You’re (Being) a Babette: Rihanna

So, you’ve just released a teaser for a new song with serial horrible person and chronic cunt Chris Brown. I’m not going to put the video here because I’ve already watched enough things today that make me hate humanity.

I just don’t understand why this is happening. I thought I was finally starting to figure you out. Your dramatic haircut didn’t make me want to kill myself – it was pretty chic to get rid of all that weave. The goth-on-steroids look and sound you worked on your recent album is pretty unique.  I’m not a fan of maxi dresses, but pairing one with sneakers and tears for an Oprah interview was kind of perfect. You had started to win me over.

But now, you’ve lost me.

Cutting someone off is one of the best, most cathartic experiences in the world. You no longer have to pretend that you feel bad about not giving a shit about their texts. And when they really, truly deserve to be ignored? (And don’t even doubt for a second that someone who’s enough of a bitch to get into a physical fight with their girlfriend AND Drake doesn’t deserve it.) Talking to that person, thinking about that person, acknowledging that that person even exists – is beneath you.

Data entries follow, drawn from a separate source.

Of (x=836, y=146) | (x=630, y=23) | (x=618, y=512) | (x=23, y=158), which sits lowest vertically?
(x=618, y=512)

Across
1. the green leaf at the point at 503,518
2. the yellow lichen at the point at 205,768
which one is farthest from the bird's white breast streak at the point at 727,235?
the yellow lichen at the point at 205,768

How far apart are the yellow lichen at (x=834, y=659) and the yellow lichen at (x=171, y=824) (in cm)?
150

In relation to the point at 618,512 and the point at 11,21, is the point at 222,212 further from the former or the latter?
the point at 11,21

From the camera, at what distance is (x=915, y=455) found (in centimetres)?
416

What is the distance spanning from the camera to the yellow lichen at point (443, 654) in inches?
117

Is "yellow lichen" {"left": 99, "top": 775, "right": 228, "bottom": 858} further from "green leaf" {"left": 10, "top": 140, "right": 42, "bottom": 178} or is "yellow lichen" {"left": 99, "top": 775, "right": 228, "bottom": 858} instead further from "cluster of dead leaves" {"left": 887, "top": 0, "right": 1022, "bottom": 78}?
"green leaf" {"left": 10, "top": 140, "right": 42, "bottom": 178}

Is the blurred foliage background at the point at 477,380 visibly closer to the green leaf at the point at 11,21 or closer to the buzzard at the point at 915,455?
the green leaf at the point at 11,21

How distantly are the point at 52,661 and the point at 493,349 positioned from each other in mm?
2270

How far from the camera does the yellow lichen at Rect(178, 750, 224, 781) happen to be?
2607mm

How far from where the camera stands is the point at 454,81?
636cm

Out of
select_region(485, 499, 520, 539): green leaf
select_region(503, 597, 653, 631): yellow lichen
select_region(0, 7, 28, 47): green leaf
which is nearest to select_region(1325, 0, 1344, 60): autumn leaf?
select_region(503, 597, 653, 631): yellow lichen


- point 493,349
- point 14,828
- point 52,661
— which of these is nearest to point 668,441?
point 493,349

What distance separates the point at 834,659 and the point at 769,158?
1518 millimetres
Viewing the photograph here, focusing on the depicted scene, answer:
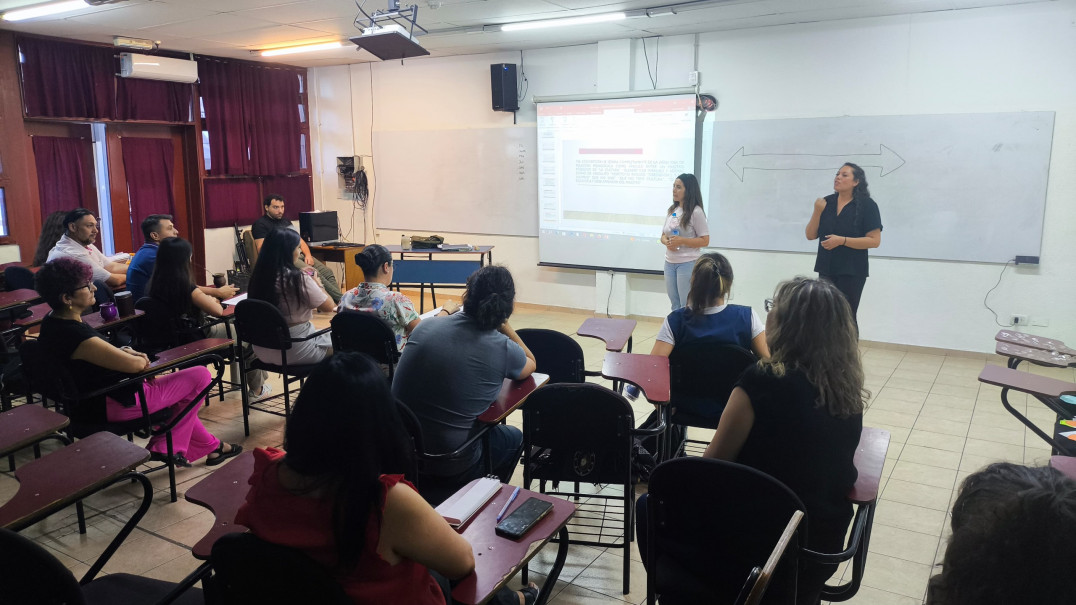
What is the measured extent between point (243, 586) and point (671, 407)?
6.70ft

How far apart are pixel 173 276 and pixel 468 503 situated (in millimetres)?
2753

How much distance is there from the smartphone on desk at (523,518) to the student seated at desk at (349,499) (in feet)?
0.81

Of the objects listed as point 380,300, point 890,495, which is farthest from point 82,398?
point 890,495

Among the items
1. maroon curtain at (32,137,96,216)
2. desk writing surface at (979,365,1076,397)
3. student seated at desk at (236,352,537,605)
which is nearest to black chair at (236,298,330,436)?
student seated at desk at (236,352,537,605)

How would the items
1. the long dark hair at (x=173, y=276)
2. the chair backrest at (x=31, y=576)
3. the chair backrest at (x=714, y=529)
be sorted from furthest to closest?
the long dark hair at (x=173, y=276) → the chair backrest at (x=714, y=529) → the chair backrest at (x=31, y=576)

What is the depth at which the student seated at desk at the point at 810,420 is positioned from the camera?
70.2 inches

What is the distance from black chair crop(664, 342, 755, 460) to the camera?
110 inches

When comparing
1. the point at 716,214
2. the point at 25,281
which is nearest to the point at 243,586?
the point at 25,281

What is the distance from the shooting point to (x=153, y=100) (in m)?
6.95

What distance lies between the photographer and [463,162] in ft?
25.2

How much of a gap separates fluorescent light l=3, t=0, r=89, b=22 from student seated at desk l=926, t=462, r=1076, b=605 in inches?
232

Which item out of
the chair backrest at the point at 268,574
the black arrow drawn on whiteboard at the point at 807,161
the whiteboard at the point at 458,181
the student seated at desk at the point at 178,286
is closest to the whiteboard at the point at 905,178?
the black arrow drawn on whiteboard at the point at 807,161

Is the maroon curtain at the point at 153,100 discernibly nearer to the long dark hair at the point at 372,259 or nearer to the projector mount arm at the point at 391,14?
the projector mount arm at the point at 391,14

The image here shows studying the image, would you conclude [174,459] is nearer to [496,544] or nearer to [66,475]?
[66,475]
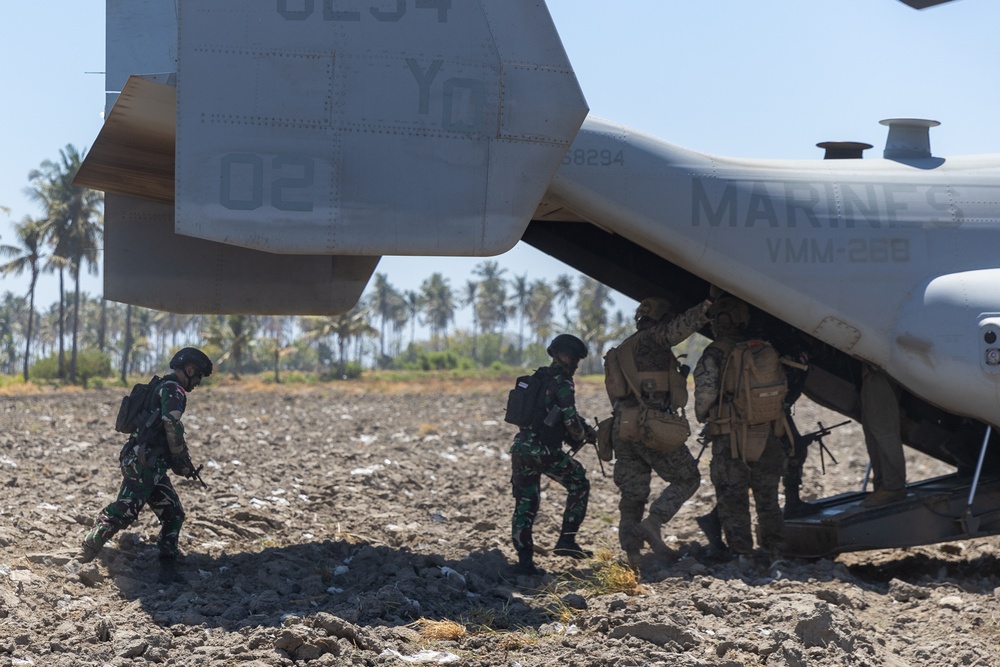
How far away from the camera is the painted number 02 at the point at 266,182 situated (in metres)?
6.77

Honestly, Babette, while the nadir of everything Babe Walker stands for, might actually be too good for this kind of behavior. I try not to get in touch with that side of myself, but under the supervision of my therapist and my shaman, Steve, I was able to successfully channel Babette without her taking over. She thinks the song is gross.

That should really tell you something.

LOVE YOU. MEAN IT.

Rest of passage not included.